Apart from the fact that such an expectation is not at all compatible with the realities in both the field and the international arena, it can be observed at first glance that it does not serve Türkiye’s national interests. For example, if instead of transferring the territory we control directly to the effective sovereignty of the Syrian state, we want to keep it under the effective control of the groups that we call the Syrian National Army (SMO) and act together with us, we will transform this country into a federation that includes autonomous regions, even if it is possible, let alone Syria or even Russia will not accept it. Wouldn’t we then be playing into the hands of groups in Idlib that we also consider terrorists and, more importantly, the PKK/PYD terrorists who, together with the U.S. forces, are carrying out large-scale ethnic cleansing in the east of the Euphrates and seizing the region? Because a Syria with autonomous regions is the final solution that both groups ultimately want, at least for now. What national interests does such a result serve in Türkiye? We have to ask this question openly and answer it from the point of view of national interests, because the future of certain groups that have emerged as a result of the mistakes, we made during the war, has come to take precedence over the national interests of Türkiye.

There is no national interest to be gained from the Turkish media’s psychologically motivated treatment of the issue, such as ‘Assad has put forward unacceptable conditions for the summit’, because the idea of ‘let’s actually take Aleppo, let’s be on the safe side’ lies behind that logic. And in fact, it reflects a mindset that does not want to compromise with Syria, which it sees as Assad. A mindset that laments, ‘If Russia had not been so involved, we would have overthrown this Assad regime long ago’… Accordingly, it is a way of thinking that assumes it is possible and right to impose at least some conditions on the Assad regime, which we have failed to overthrow, and that it is possible and right for us to exert constant pressure on the ‘regime’ through the SMO, to which we will de facto hand over the administration of the territories we control…
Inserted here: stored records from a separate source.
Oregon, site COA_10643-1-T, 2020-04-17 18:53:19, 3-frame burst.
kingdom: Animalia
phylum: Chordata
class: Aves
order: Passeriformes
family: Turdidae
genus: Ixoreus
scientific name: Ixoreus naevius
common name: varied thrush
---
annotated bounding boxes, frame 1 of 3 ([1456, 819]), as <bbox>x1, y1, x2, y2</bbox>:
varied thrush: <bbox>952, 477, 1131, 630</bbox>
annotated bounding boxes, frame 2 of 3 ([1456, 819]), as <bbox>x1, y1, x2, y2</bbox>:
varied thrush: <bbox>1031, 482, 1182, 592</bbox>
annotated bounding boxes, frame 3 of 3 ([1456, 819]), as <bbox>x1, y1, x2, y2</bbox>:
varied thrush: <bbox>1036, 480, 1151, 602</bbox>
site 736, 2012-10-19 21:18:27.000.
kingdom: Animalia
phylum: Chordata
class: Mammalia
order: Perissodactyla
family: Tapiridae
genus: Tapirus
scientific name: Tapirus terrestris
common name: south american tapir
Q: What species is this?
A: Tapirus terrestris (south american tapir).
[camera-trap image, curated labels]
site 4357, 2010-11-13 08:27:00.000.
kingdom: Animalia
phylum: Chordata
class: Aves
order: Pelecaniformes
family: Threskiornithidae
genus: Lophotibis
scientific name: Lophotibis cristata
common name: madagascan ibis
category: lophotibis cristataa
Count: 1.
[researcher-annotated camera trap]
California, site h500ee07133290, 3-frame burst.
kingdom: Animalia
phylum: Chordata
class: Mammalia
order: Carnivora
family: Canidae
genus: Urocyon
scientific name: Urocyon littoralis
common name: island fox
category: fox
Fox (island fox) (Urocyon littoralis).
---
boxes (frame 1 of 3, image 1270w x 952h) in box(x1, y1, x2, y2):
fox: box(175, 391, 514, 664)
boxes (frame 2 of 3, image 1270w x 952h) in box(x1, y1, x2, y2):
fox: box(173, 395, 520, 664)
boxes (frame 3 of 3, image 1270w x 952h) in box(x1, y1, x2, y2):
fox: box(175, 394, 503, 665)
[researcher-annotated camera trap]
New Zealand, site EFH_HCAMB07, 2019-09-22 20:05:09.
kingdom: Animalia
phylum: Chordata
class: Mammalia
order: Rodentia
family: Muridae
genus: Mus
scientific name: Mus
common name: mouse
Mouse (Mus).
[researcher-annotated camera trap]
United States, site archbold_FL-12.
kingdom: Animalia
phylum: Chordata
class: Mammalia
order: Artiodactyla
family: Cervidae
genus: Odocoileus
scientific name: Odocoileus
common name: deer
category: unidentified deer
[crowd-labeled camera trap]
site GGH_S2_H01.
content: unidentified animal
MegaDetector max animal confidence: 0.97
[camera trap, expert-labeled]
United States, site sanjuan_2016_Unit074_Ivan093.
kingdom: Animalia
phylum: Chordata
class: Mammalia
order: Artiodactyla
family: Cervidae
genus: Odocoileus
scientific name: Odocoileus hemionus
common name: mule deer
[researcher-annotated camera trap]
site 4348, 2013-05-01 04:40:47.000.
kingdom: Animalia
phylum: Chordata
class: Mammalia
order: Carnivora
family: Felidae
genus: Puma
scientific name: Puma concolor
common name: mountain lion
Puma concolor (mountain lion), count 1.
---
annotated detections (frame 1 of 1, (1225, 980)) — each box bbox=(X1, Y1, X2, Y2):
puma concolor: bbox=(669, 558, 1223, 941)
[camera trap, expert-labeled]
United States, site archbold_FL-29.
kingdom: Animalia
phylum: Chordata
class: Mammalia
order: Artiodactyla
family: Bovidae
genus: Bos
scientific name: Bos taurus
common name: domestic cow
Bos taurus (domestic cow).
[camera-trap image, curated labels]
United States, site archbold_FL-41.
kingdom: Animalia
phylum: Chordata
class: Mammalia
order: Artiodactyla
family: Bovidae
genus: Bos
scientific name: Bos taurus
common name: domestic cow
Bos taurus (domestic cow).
THE HEAVY PRICE OF NOT WITHDRAWING FROM SYRIA

However, when we analyze them carefully, they all contain seriously dangerous and harmful elements for Türkiye’s national interests. Although not possible under the current conditions, if the SMO will become the security forces of the regions we currently control when we force Syria out of its current national-unitary structure and force it into a federation with autonomous regions, HTS and PKK/PYD will position themselves as security forces in Idlib and PKK/PYD regions that will turn into autonomous regions. In such a scenario, Türkiye will not be able to gain any benefit, and this state structure will pave the way for the disintegration of Syria in the next step, because it can be said that Syria, which the Western world, especially the U.S., does not want to remain within its current borders and favors its division into three if possible, will not survive in the medium term and its division into independent states according to federal borders will be inevitable.

After all, in an international environment where the federal structures of Yugoslavia, Czechoslovakia and the Soviet Union have disintegrated one after another, and where the disintegration of states such as Spain and even the United Kingdom (UK) seems quite possible, it is inconceivable that a federal Syria, which would be the scene of provocations and power struggles by the U.S. on the one hand and Israel and other states on the other, would survive. Well, even if the SMO-controlled territories of a disintegrating Syria want to join Türkiye, can it be a reasonable and logical policy for Türkiye’s national interests to pave the way for the PKK/PYD to become an independent state in this way? It cannot be because Türkiye needs neither land nor additional population. In such a scenario, it should be noted that it is quite predictable the Arab world, which is increasingly normalizing its relations with Syria, will react and act together against Türkiye, which has seized or is trying to seize the territory of an Arab state. In such a case, it is highly likely that the UN Security Council would unite against Türkiye.

What needs to be done is to pave the way for the Erdogan-Assad summit as soon as possible. We need new thinking for reconciliation and normalization, discarding the ideas that underpin old wrong and destructive policies. Two agreements with Syria on the return of refugees and the joint fight against terrorism should be signed before the quadrilateral leaders’ summit including the participation of Russia and Iran. When updating the Adana Agreement, in addition to the PKK, the PYD, YPG and all their derivatives should be included in the text, and jihadist groups, which Syria considers terrorist organizations – some of which we also consider terrorist – can be added to that text. In addition, a timetable for withdrawal will be agreed upon, with Türkiye guaranteeing that it will hand over the Syrian territory under its control to the effective sovereignty of the Damascus government. It would be much more appropriate to concentrate on the extraordinary investment, reconstruction and trade-economic benefits that such a reconciliation of the two states would bring to both sides, and to try to secure Syria’s recognition of the TRNC based on the normalization of relations. On the contrary, every attempt and every delay will continue to impose a huge financial burden on both the current government and the state/nation.